Yazı Tura

1995 yılında, çok uluslu Amerikan kökenli bir firma ile yapılan pazarlıklar on iki ay sürmüştü. Her iki taraf da artık pazarlığın sona ermesini istiyordu. Bütün sorunlar çözülmüştü. Ancak, arada bir milyon dolarlık bir fiyat farkı kalmıştı.

Toplam bedel içinde, bir milyon dolar çok önemli bir rakam teşkil etmiyordu. Ancak ne de olsa bir milyon dolar yine de bir milyon dolardı. Bu nedenle pazarlık uzayıp gidiyordu. Yaklaşık iki saat süren pazarlık sonunda, her iki taraf da yumuşamıştı. Ancak bir türlü kimin dediğinden dönüp taviz vermesi gerektiğine karar verilemiyordu. Her iki taraf da bu fedakârlığı diğerinden bekliyordu.

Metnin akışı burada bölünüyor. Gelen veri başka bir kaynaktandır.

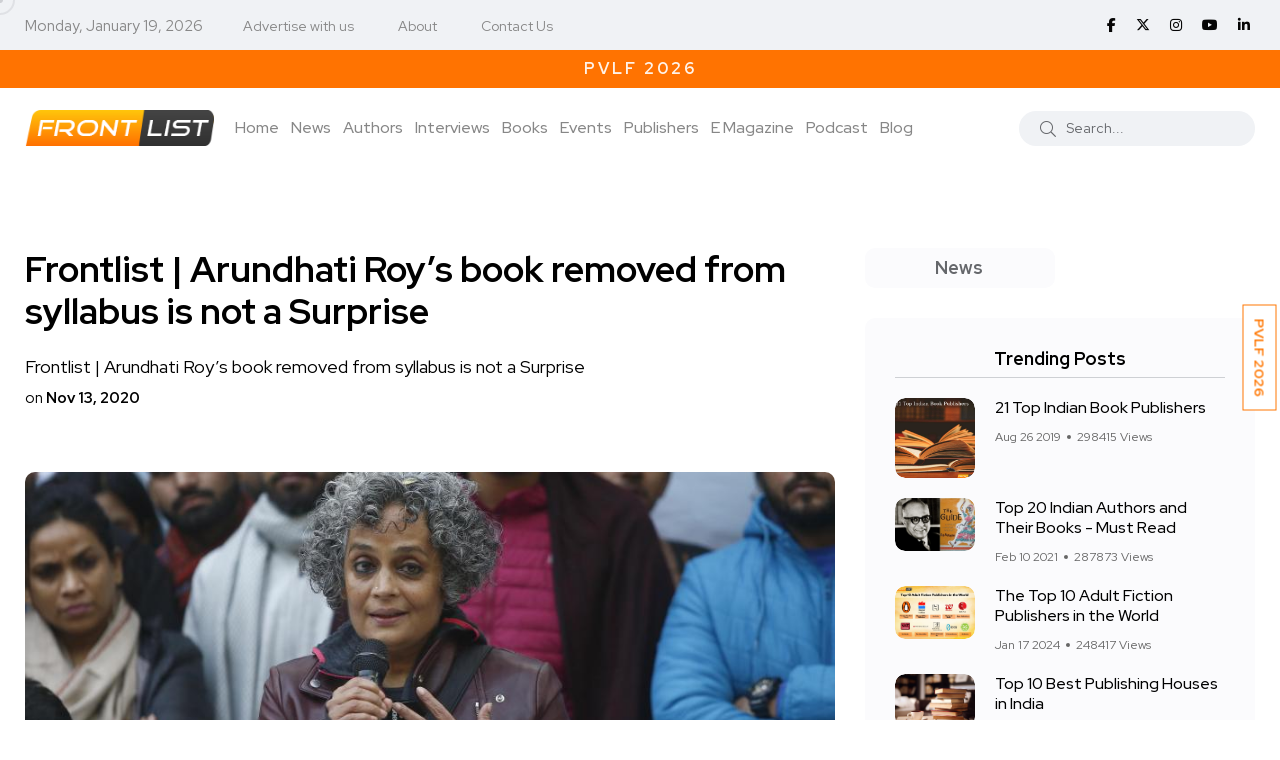

--- FILE ---
content_type: text/html; charset=utf-8
request_url: https://www.google.com/recaptcha/api2/aframe
body_size: 265
content:
<!DOCTYPE HTML><html><head><meta http-equiv="content-type" content="text/html; charset=UTF-8"></head><body><script nonce="TBh3vyc0zPrTTUE8rQbI4A">/** Anti-fraud and anti-abuse applications only. See google.com/recaptcha */ try{var clients={'sodar':'https://pagead2.googlesyndication.com/pagead/sodar?'};window.addEventListener("message",function(a){try{if(a.source===window.parent){var b=JSON.parse(a.data);var c=clients[b['id']];if(c){var d=document.createElement('img');d.src=c+b['params']+'&rc='+(localStorage.getItem("rc::a")?sessionStorage.getItem("rc::b"):"");window.document.body.appendChild(d);sessionStorage.setItem("rc::e",parseInt(sessionStorage.getItem("rc::e")||0)+1);localStorage.setItem("rc::h",'1768768899215');}}}catch(b){}});window.parent.postMessage("_grecaptcha_ready", "*");}catch(b){}</script></body></html>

En sonunda Amerikalı şirketin başkanının aklına bir çözüm yolu geldi. Oturduğu yerden ayağa kalktı. Bize dönüp “Yazı tura atmayı teklif ediyorum! Yazı gelirse biz kazanırız, tura gelirse siz!” dedi.

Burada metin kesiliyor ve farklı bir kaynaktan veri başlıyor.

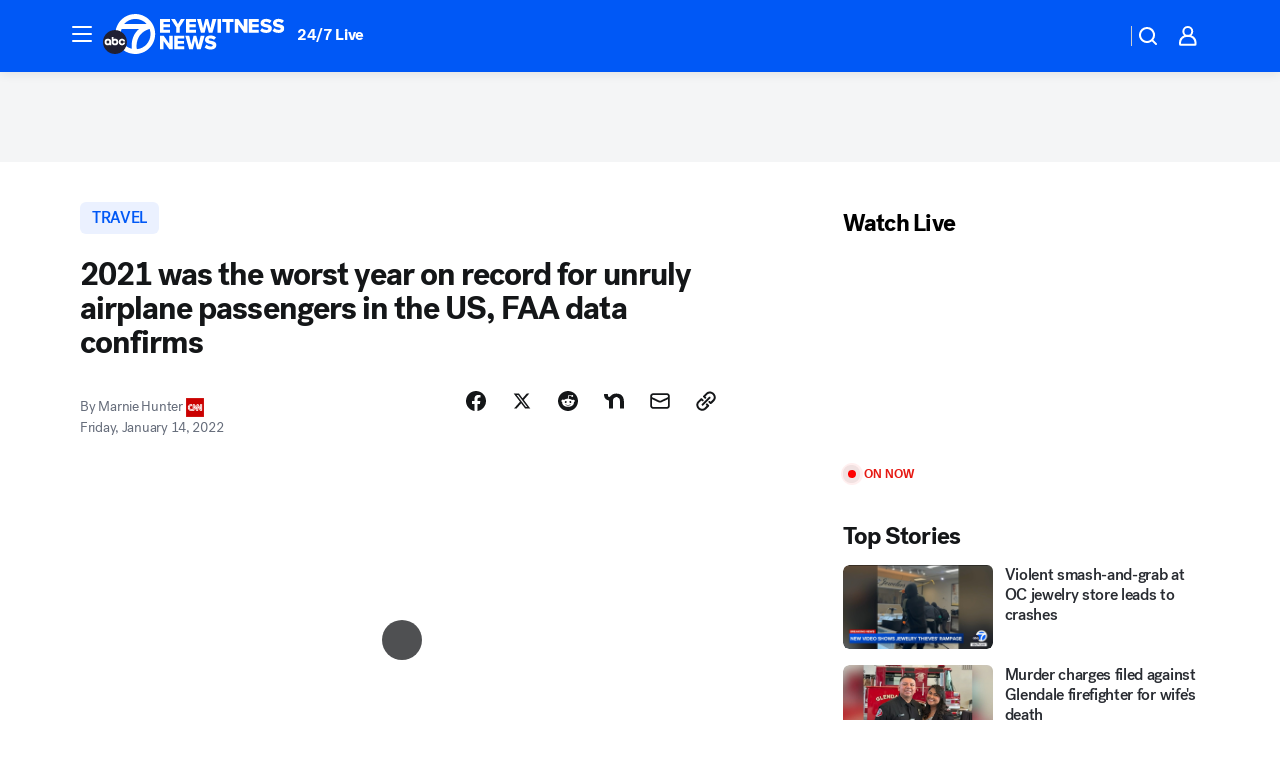

--- FILE ---
content_type: application/javascript
request_url: https://prod.gatekeeper.us-abc.symphony.edgedatg.go.com/vp2/ws/utils/2021/geo/video/geolocation/201/001/gt/-1.jsonp
body_size: 1075
content:
{"ver":"2021","device":"001","brand":"201","xmlns":"https://abc.go.com/vp2/ws/xmlns","user":{"allowed":true,"ip":"18.220.122.147","proxy":"hosting","bandwidth":"broadband","zipcode":"43230","city":"columbus","state":"oh","country":"usa","isp":"amazon technologies inc.","distributionChannel":"2","org":"amazon technologies inc.","useragent":"Mozilla/5.0 (Macintosh; Intel Mac OS X 10_15_7) AppleWebKit/537.36 (KHTML, like Gecko) Chrome/131.0.0.0 Safari/537.36; ClaudeBot/1.0; +claudebot@anthropic.com)","time":"Sat, 24 Jan 2026 07:14:47 -0500","xff":{"ip":"18.220.122.147, 18.68.21.72, 172.18.46.186"},"id":"B38F75EC-BB86-4A2E-AF36-CDF2B3908319"},"affiliates":{"affiliate":[{"name":"WSYX","logo":"https://cdn1.edgedatg.com/aws/v2/abc/Live/video/13877091/1ba6f58005365daed202fccf8ab4df07/284x160-Q75_1ba6f58005365daed202fccf8ab4df07.png","dma":"COLUMBUS, OH","rank":"34","id":"WSYX","event":{"url":{"callback":"event_flat_file","value":"https://liveeventsfeed.abc.go.com/wsyx.json"},"refresh":{"unit":"second","value":"300"}}}],"count":1},"server":{"time":"Sat, 24 Jan 2026 12:14:47 +0000"}}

Şaşırmıştık. Amerikan başkanının yaptığı teklif işi bitirmek için çok uygun bir yöntemdi. Öneriyi kabul ettik. Bir milyon dolar için yazı tura atıldı. “Tura” geldi. Biz kazandık. Pazarlık sona erdi. Hepimiz on iki ayın pazarlık stresini, kahkahalar ile bu olay ile unuttuk.

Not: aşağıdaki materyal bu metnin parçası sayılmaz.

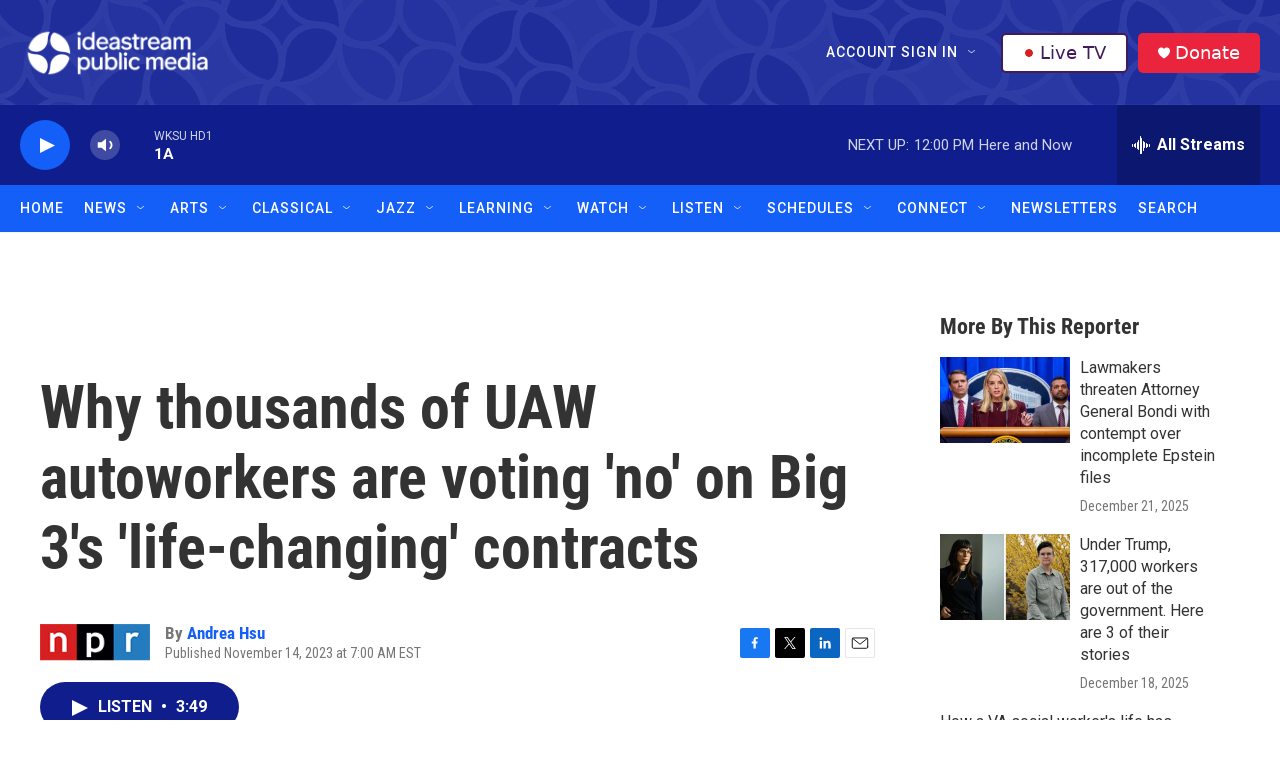

--- FILE ---
content_type: text/html; charset=utf-8
request_url: https://www.google.com/recaptcha/api2/aframe
body_size: 184
content:
<!DOCTYPE HTML><html><head><meta http-equiv="content-type" content="text/html; charset=UTF-8"></head><body><script nonce="m1U4OJ8JfqgQc4TfZDZKiQ">/** Anti-fraud and anti-abuse applications only. See google.com/recaptcha */ try{var clients={'sodar':'https://pagead2.googlesyndication.com/pagead/sodar?'};window.addEventListener("message",function(a){try{if(a.source===window.parent){var b=JSON.parse(a.data);var c=clients[b['id']];if(c){var d=document.createElement('img');d.src=c+b['params']+'&rc='+(localStorage.getItem("rc::a")?sessionStorage.getItem("rc::b"):"");window.document.body.appendChild(d);sessionStorage.setItem("rc::e",parseInt(sessionStorage.getItem("rc::e")||0)+1);localStorage.setItem("rc::h",'1769008438818');}}}catch(b){}});window.parent.postMessage("_grecaptcha_ready", "*");}catch(b){}</script></body></html>

--- FILE ---
content_type: text/css
request_url: https://tags.srv.stackadapt.com/sa.css
body_size: -11
content:
:root {
    --sa-uid: '0-bd201079-2dcb-591b-4e1b-5c2140142ea4';
}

Üç sene sonra, kocaman projeyi sonuçlandırmak maksadıyla bir milyon dolar için yazı tura atıldığını düşündükçe hâlâ kendimi tutamayıp gülüyorum. Pazarlık süresince vermeyi düşündüğünüz tavizleri çok güç bir şekilde verdiğinizi karşı tarafa hissettirmek önemli bir pazarlık taktiği diye düşünüyorum.

(Anlatan: Mehmet Başer)

Kaynak: Bülent Şenver, Kulağınıza Küpe Olsun, Dünya Yayınları, 4. Baskı, Mart 2002.